Do you know what's common to Sars CoV-2, Ebola, HIV AIDS, SARS, MERS, Nipah, H1N1 (swine flu), and H5N1 (bird flu)? All of these are zoonotic diseases-meaning they are all animal-borne. Zoonoses have different modes of transmission. In direct zoonosis, the disease is transmitted from animals to humans through air, bites, or saliva. In indirect zoonoses, the transmission occurs via an intermediate species (referred to as a vector), which carries the disease pathogen. These pathogens can be viruses, bacteria, fungi, or parasites. Though the world has seen the emergence of diseases throughout history, in the last 50 years, a host of new infectious diseases has spread rapidly after making the evolutionary jump from animals to humans. According to the World Health Organisation (WHO), 70% of emerging human pathogens come from animals. In the last century, at least 10 infectious diseases jumped from animals to humans.
What's driving the spike?
Globalisation, urbanisation, deforestation, encroachment of wild environments, human-animal conflicts, and wildlife trade have led to the spike in zoonosis outbreaks. Experts have also warned that the risk of global pandemics is growing and that zoonotic diseases will continue to emerge and re-emerge. New infectious diseases are a sign of how the world is changing. The more we change the environment, the more we disrupt ecosystems and provide opportunities for diseases to emerge.

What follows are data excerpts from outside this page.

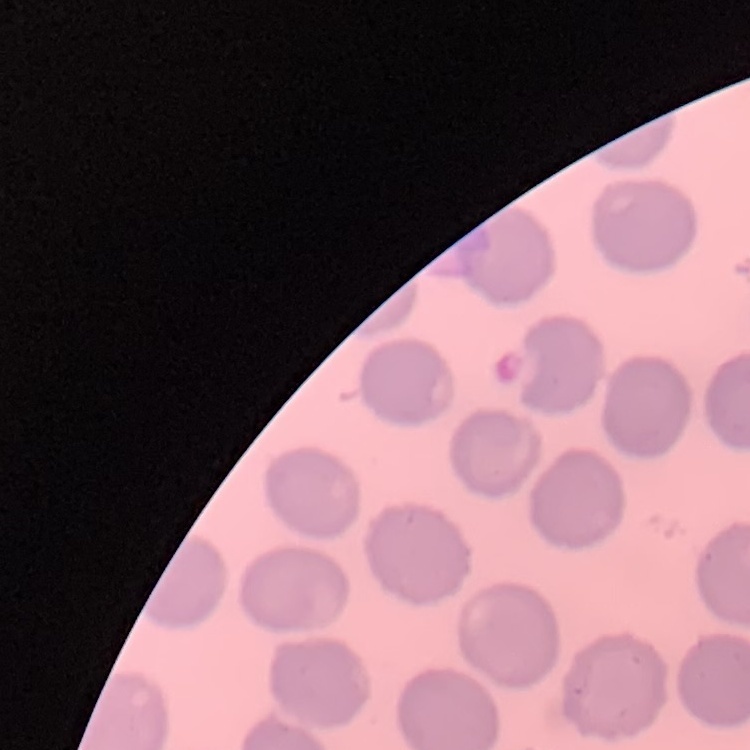
red_blood_cell_morphology: no rouleaux formation
image_type: one tile cut from a larger photomicrograph
preparation: thin blood smear
stain: Field's or Giemsa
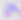
Captured at 400x magnification. Toxoplasma gondii is seen. Micrograph.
Report the malaria status of this cell.
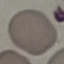

Uninfected.

Summary:
  - Capture: smartphone camera at the microscope eyepiece
  - Stain: Giemsa
  - Preparation: thin blood film
  - Image type: cell patch, automatically extracted from a larger field of view and resized to 64 × 64 pixels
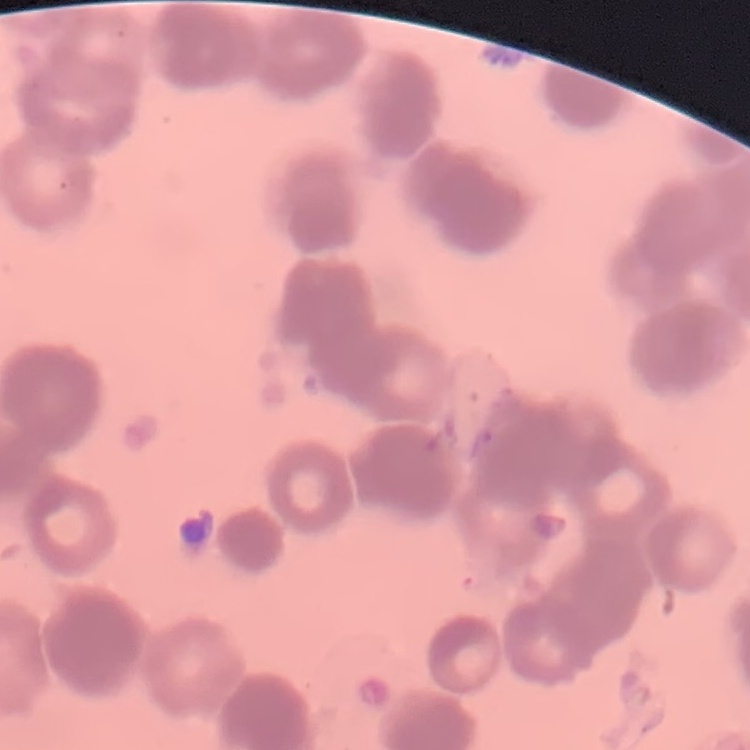

Summary:
  - Red blood cell morphology: rouleaux formation
  - Image type: one tile cut from a larger photomicrograph
  - Stain: Field's or Giemsa
  - Preparation: thin blood smear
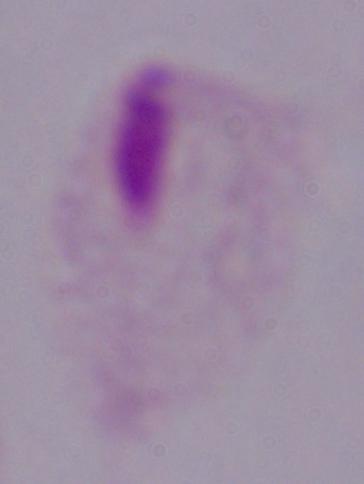
{
  "magnification": "1000x",
  "identification": "trichomonad",
  "modality": "photomicrograph"
}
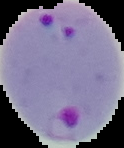
preparation = thin blood film
image size = 124×148 pixels
malaria status = parasitized
image type = segmented cell region on a black background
Comment on the morphology of the erythrocytes.
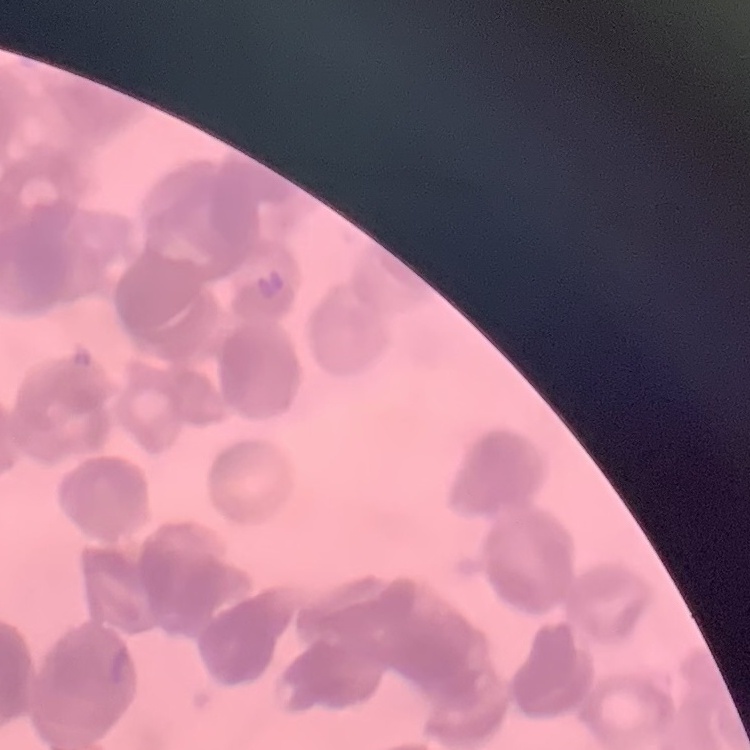
Rouleaux formation.

Thin blood film. Stained with either Field's or Giemsa. One tile cut from a larger photomicrograph.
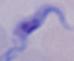

modality = photomicrograph
magnification = 1000x
identification = trypanosome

- Deforestation and human-animal conflict: Clearing of forests may bring wildlife out of the forest to nearby human settlement. Many vines east harmlessly with their host animals in forests because the animals have co-evolved with them. But humans can become unwitting hosts for these pathogens when they venture into or change forest habitat and come in contact with the host animals directly or indirectly. New infections can spread rapidly in big cities as population density is higher and people breathe the same air and touch the same surfaces.
- Wildlife trade: Wildlife trade increases the chances of human animal contact, putting humans at the risk of contracting diseases. For instance, SARS was linked to wildlife trade and eating of wildlife. People who handled, killed and sold wild animals made up nearly 40% of the first cases. Poorly regulated wet markets (a market selling fresh meat, poultry, and other perishable goods) and illegal wildlife trade offer a unique opportunity for viruses to spill over from wildlife hosts into the human population. Bird Ju-H7N9 and HSN9-too originated in wet markets.
- Mobility of people: Increased movement of people, faster transport and international travel, and greater interconnectivity among megacities pose greater risks of disease transmission.
- Climate change: Climate change is altering the way animals live and eat. For instance, unusually heavy rains may create favourable environments for bats hosting the virus to reproduce and multiply. Similarly, food scarcity brought about by drought, may lead to more bushmeat hunting, raising the risk of outbreaks such as Ebola. In the American Southwest, years of drought led to a boom in rodent populations. This led to the deadly hantavirus outbreak in 1993.
Readying for the future
With potential for more zoonotic diseases to emerge in the future, WHO has called for a multisectoral "One Health" approach to address this complex heath threat. In 2019, the Tripartite organisations- the Food and Agriculture Organisation of the United Nations (FAO), WHO, and the World Organisation for Animal Health (WOAH) - developed the Tripartite Zoonoses Guide, which was the summation of a global effort of more than 100 experts worldwide to provide guidance and explain best practices for addressing zoonotic diseases in countries. Operational tools have also been developed for assessment, surveillance, and sharing of information by nations.